Problem description
From the entries below, copy every line holding the word "return".

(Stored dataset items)

------

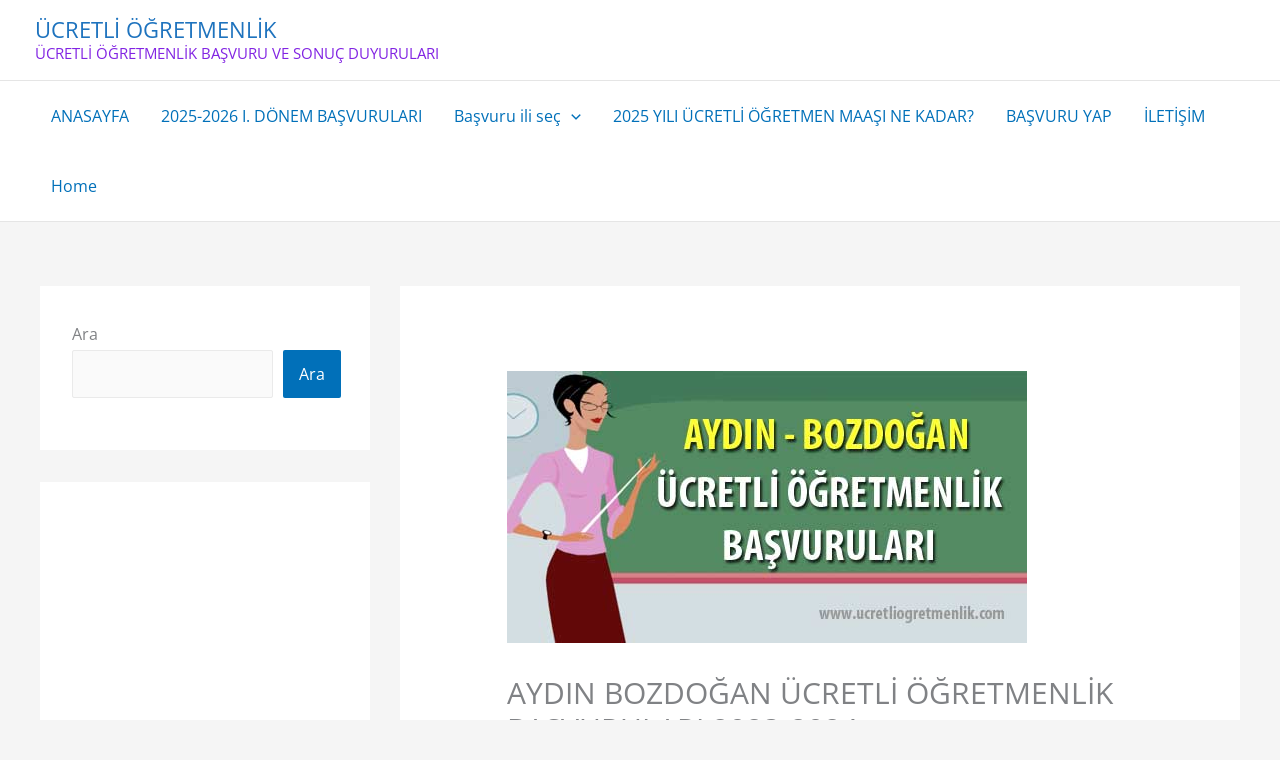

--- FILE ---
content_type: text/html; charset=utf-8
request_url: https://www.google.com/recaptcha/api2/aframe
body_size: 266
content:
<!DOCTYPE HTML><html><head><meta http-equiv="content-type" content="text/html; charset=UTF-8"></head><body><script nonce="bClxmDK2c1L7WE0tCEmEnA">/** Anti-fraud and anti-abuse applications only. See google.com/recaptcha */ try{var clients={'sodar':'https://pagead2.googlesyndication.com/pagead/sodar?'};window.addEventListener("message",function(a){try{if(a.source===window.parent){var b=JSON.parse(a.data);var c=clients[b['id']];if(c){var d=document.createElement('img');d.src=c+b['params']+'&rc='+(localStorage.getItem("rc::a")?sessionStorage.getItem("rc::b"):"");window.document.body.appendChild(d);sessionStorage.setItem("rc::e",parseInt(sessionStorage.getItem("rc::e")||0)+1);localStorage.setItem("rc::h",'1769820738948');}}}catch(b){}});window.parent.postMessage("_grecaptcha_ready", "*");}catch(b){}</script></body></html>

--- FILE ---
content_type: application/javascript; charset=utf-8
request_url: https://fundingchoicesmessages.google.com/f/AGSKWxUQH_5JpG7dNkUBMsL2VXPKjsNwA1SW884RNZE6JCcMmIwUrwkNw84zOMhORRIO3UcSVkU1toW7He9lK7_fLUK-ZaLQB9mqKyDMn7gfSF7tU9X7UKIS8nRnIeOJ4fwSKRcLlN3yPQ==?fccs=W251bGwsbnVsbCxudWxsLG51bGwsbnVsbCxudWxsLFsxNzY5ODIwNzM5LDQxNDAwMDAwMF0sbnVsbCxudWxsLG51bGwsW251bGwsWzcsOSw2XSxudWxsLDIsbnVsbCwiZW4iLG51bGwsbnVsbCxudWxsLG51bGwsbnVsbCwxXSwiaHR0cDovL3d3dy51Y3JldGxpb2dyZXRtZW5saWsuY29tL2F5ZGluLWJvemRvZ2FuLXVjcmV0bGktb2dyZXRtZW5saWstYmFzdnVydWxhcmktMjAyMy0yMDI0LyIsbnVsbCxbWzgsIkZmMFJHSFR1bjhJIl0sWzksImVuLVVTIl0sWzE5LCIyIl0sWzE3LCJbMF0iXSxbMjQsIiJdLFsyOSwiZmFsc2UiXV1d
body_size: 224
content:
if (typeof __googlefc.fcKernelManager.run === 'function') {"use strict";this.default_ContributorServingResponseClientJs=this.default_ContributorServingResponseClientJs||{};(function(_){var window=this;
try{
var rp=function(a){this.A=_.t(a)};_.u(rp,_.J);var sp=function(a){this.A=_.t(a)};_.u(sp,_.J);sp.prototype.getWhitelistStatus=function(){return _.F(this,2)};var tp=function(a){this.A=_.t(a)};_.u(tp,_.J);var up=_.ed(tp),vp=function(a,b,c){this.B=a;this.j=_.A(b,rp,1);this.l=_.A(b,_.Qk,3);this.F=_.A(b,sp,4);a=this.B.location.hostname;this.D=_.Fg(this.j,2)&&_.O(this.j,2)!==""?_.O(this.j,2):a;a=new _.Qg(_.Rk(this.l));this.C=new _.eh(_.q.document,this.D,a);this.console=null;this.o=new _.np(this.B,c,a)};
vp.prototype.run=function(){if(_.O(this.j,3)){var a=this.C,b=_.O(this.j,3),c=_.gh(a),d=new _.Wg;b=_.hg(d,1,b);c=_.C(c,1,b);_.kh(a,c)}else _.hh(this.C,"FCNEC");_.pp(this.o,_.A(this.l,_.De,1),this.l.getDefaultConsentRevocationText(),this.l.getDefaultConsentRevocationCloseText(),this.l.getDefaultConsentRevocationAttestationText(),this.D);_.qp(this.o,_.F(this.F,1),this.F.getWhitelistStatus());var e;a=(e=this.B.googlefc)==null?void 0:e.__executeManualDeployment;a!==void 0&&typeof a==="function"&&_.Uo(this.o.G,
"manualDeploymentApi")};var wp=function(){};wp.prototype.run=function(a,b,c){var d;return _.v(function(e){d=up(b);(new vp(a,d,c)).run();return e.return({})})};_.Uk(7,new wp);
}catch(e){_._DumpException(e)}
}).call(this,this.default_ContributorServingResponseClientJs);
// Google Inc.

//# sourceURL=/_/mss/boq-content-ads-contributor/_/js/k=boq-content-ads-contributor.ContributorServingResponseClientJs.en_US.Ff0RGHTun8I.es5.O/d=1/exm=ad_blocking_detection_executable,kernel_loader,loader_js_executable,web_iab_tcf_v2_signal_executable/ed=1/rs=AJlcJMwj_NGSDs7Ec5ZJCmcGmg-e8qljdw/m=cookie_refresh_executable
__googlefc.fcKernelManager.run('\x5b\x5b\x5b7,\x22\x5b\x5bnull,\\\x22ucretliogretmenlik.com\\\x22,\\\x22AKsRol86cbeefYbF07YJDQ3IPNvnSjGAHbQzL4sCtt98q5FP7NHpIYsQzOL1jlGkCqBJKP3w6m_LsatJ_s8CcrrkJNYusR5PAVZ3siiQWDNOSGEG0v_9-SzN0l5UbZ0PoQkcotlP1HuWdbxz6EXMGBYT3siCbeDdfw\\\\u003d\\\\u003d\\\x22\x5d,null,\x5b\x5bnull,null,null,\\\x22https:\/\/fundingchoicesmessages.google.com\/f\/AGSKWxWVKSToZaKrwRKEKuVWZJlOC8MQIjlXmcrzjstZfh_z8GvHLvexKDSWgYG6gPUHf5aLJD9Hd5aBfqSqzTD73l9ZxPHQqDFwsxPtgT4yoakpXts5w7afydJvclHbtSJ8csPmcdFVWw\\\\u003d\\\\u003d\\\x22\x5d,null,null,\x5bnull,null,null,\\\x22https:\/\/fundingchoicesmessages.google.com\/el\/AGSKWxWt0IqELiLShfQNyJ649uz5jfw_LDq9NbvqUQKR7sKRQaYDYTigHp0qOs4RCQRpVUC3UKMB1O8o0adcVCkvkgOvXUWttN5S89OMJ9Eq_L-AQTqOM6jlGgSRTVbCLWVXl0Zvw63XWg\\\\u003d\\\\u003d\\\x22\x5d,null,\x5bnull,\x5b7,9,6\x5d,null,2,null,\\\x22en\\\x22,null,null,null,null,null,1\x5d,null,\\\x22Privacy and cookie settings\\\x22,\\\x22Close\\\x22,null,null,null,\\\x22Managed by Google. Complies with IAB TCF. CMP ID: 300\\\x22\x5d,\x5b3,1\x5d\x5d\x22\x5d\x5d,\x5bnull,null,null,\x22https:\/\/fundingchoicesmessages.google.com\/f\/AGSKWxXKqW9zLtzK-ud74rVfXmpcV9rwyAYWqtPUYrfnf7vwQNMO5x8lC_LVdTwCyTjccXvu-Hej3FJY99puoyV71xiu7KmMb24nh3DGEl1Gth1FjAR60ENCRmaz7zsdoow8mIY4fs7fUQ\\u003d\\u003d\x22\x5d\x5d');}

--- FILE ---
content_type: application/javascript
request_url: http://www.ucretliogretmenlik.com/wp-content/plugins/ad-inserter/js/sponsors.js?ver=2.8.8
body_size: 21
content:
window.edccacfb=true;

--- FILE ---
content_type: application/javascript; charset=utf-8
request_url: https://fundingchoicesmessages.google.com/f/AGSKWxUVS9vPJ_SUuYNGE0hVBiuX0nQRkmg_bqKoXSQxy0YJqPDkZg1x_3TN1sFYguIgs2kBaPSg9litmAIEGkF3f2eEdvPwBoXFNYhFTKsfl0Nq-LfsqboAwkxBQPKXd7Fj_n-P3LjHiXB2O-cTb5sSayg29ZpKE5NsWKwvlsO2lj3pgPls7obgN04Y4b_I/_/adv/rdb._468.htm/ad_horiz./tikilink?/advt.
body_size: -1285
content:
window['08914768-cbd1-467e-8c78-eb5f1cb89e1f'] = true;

------

Result of this task
var rp=function(a){this.A=_.t(a)};_.u(rp,_.J);var sp=function(a){this.A=_.t(a)};_.u(sp,_.J);sp.prototype.getWhitelistStatus=function(){return _.F(this,2)};var tp=function(a){this.A=_.t(a)};_.u(tp,_.J);var up=_.ed(tp),vp=function(a,b,c){this.B=a;this.j=_.A(b,rp,1);this.l=_.A(b,_.Qk,3);this.F=_.A(b,sp,4);a=this.B.location.hostname;this.D=_.Fg(this.j,2)&&_.O(this.j,2)!==""?_.O(this.j,2):a;a=new _.Qg(_.Rk(this.l));this.C=new _.eh(_.q.document,this.D,a);this.console=null;this.o=new _.np(this.B,c,a)};
"manualDeploymentApi")};var wp=function(){};wp.prototype.run=function(a,b,c){var d;return _.v(function(e){d=up(b);(new vp(a,d,c)).run();return e.return({})})};_.Uk(7,new wp);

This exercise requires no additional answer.